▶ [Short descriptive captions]
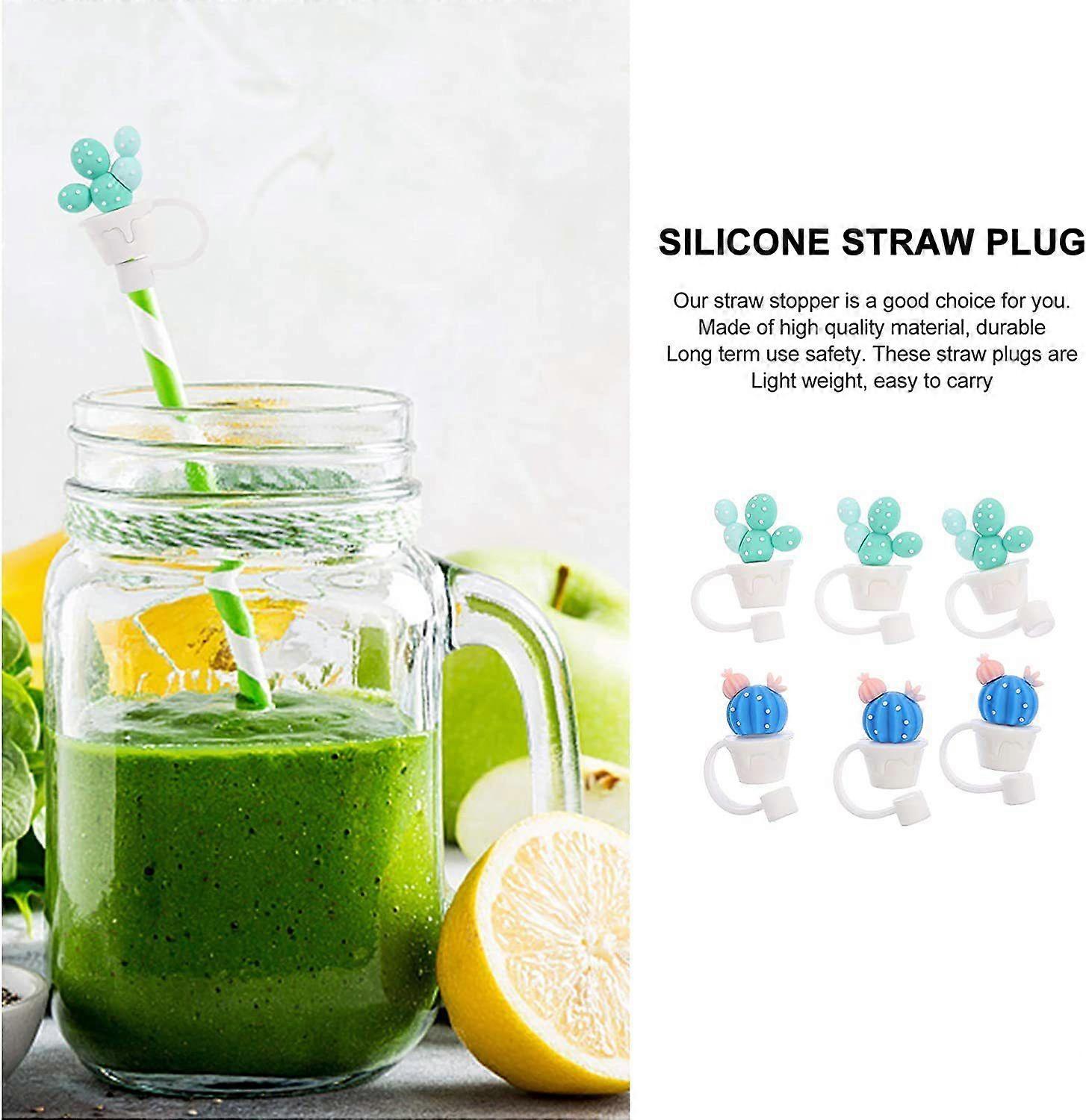 Pack Universal Cactus Straw Covers with Cute Silicone Stopper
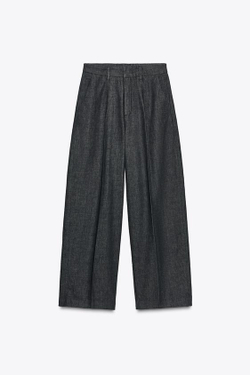 ZARA ДЖИНСОВЫЕ БРЮКИ С ЗАЩИПАМИ — ZW COLLECTION, СИНИЙ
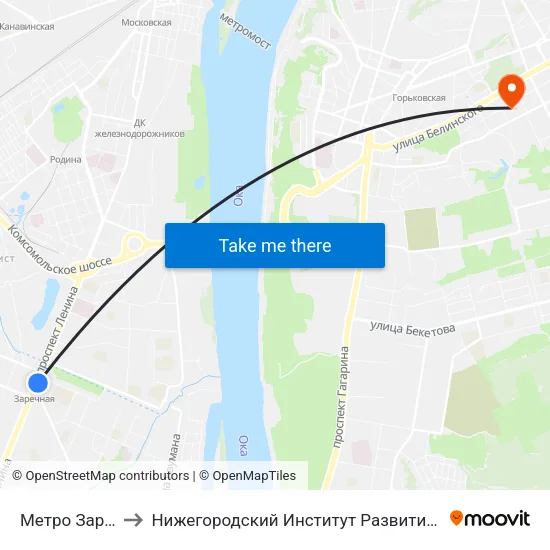 Метро Заречная to Нижегородский Институт Развития Образования map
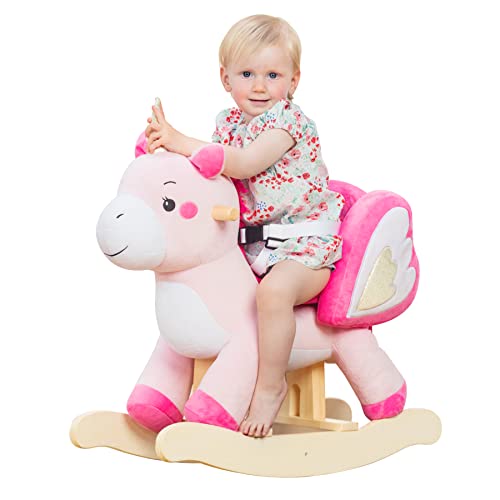 labebe Baby Schaukeltier Holz, Schaukelpferd Plüsch, Spielzeug Schaukelpferd Rosa Einhorn für Baby 1-12 Jahre Alt, Schaukel Pferd/Indoor Schaukel&Garten/Schaukeltier Rosa von labebe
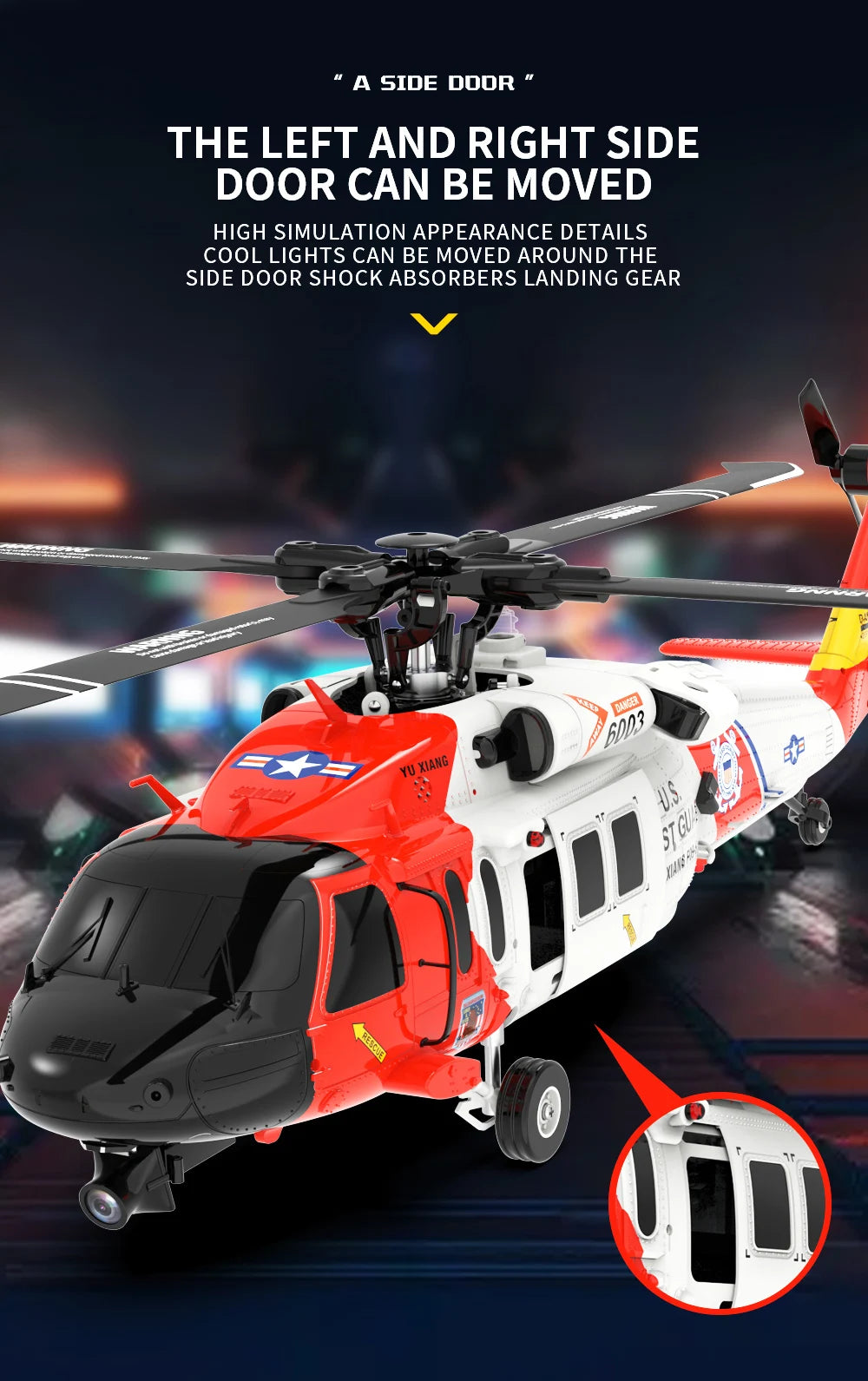 UH60 Black Hawk F09S GPS Remote Control Helicopter Six Channel Rescue Model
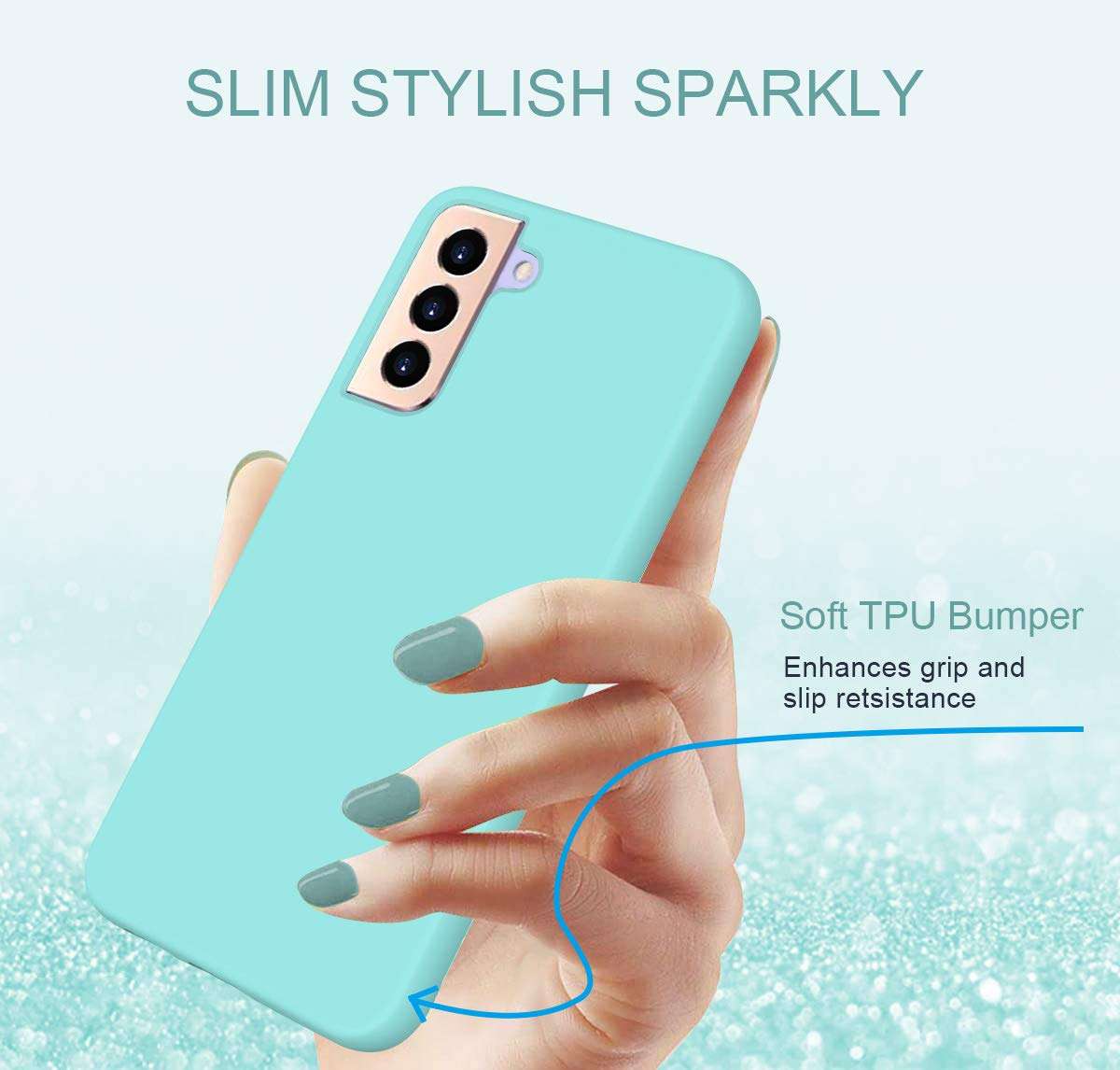 PULEN Samsung Galaxy S30 Plus Case with Screen Protector [1 Pack],Rugged PC Front Cover + Soft Liquid Silicone Non-Slip Back Cover Shockproof Full-Body Protective Case (Green) 5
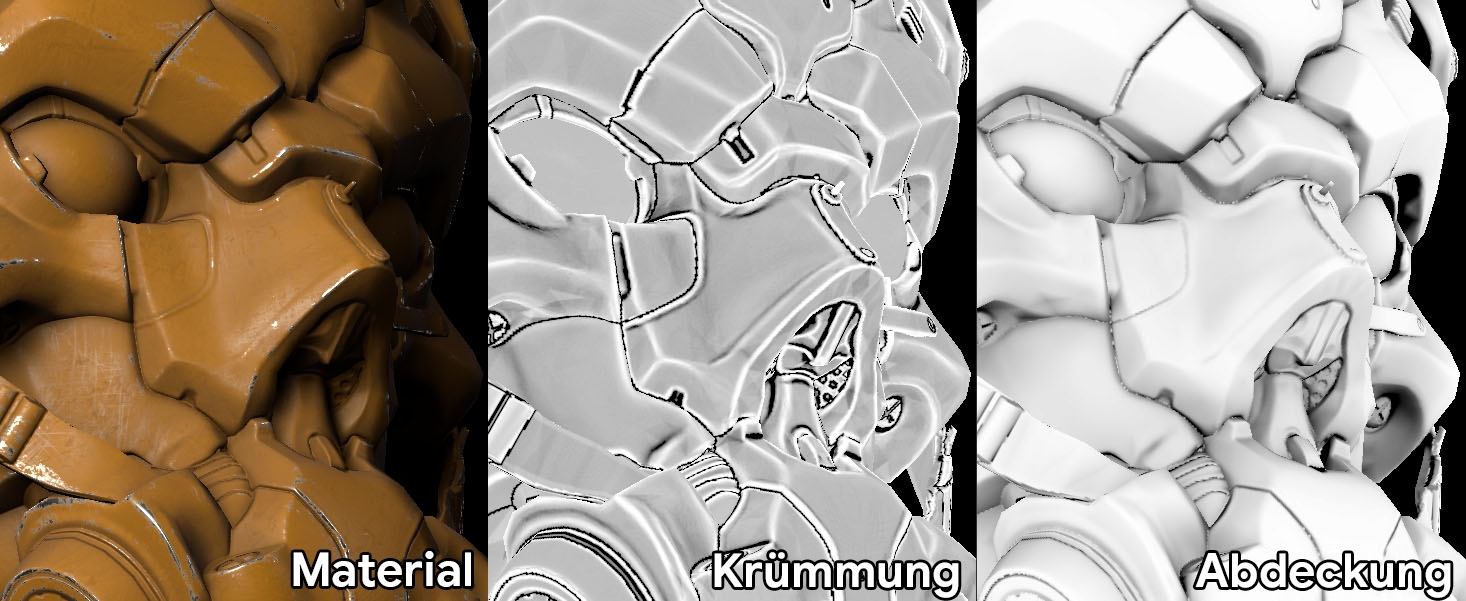 Beispiel für Material, das gebackene Texturen für Krümmung und Verdeckung verwendet.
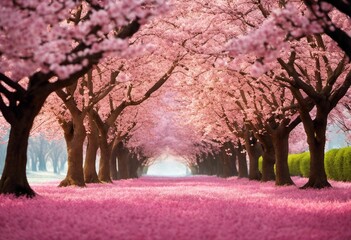 AI generated illustration of a vibrant urban street lined with pink blossoming trees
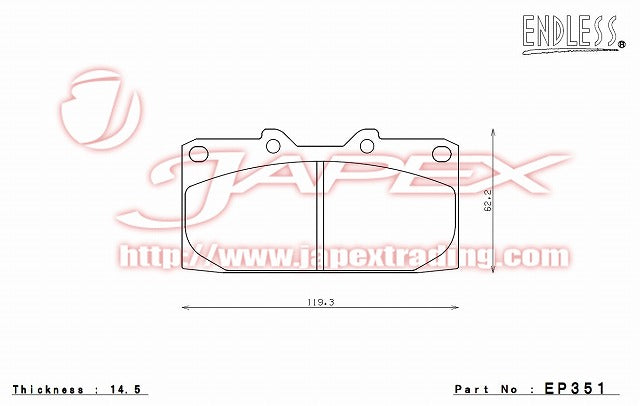 ENDLESS SSS Front Brake Pads EP351 for LEGACY B4 BE5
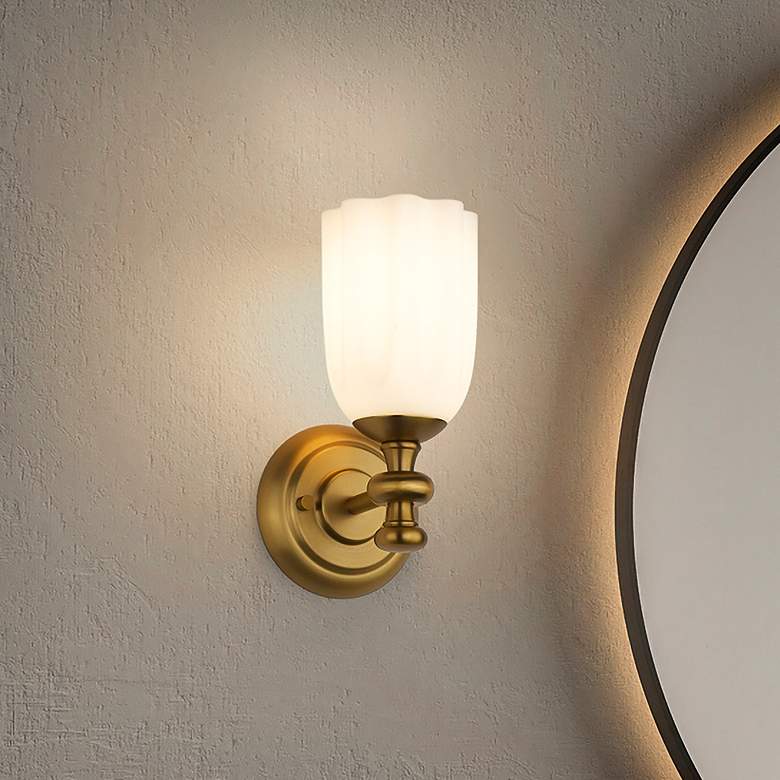 Image 1 Orion 9 1/2" High Modern Gold Wall Sconce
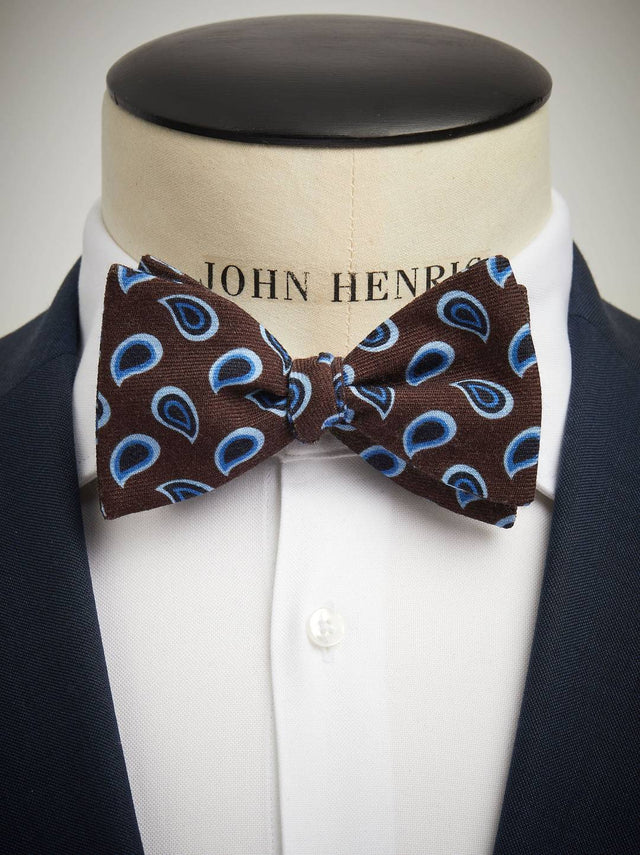 Bow Tie Wool Paisley Brown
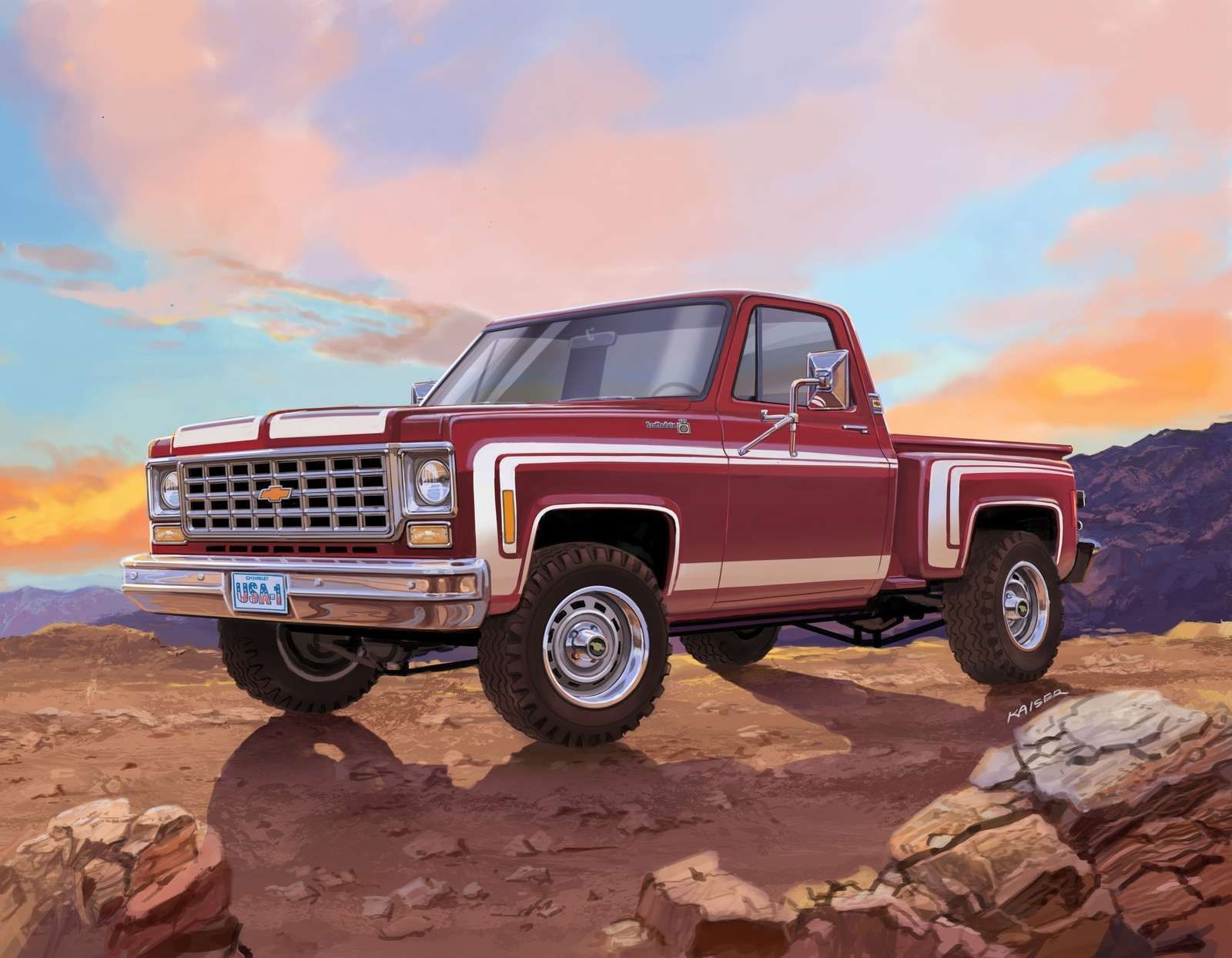 1600x1244 Wall Mural Chevy Stepside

▶ [EXERCISE REQUIREMENTS] Please render the whole listing above as a JSON list of strings, one string per line, with blank lines omitted. Leave the pictures out and keep only the text of each line.

▶ [TASK SOLUTION]
[
  " Pack Universal Cactus Straw Covers with Cute Silicone Stopper",
  " ZARA ДЖИНСОВЫЕ БРЮКИ С ЗАЩИПАМИ — ZW COLLECTION, СИНИЙ",
  " Метро Заречная to Нижегородский Институт Развития Образования map",
  " labebe Baby Schaukeltier Holz, Schaukelpferd Plüsch, Spielzeug Schaukelpferd Rosa Einhorn für Baby 1-12 Jahre Alt, Schaukel Pferd/Indoor Schaukel&Garten/Schaukeltier Rosa von labebe",
  " UH60 Black Hawk F09S GPS Remote Control Helicopter Six Channel Rescue Model",
  " PULEN Samsung Galaxy S30 Plus Case with Screen Protector [1 Pack],Rugged PC Front Cover + Soft Liquid Silicone Non-Slip Back Cover Shockproof Full-Body Protective Case (Green) 5",
  " Beispiel für Material, das gebackene Texturen für Krümmung und Verdeckung verwendet.",
  " AI generated illustration of a vibrant urban street lined with pink blossoming trees",
  " ENDLESS SSS Front Brake Pads EP351 for LEGACY B4 BE5",
  " Image 1 Orion 9 1/2\" High Modern Gold Wall Sconce",
  " Bow Tie Wool Paisley Brown",
  " 1600x1244 Wall Mural Chevy Stepside"
]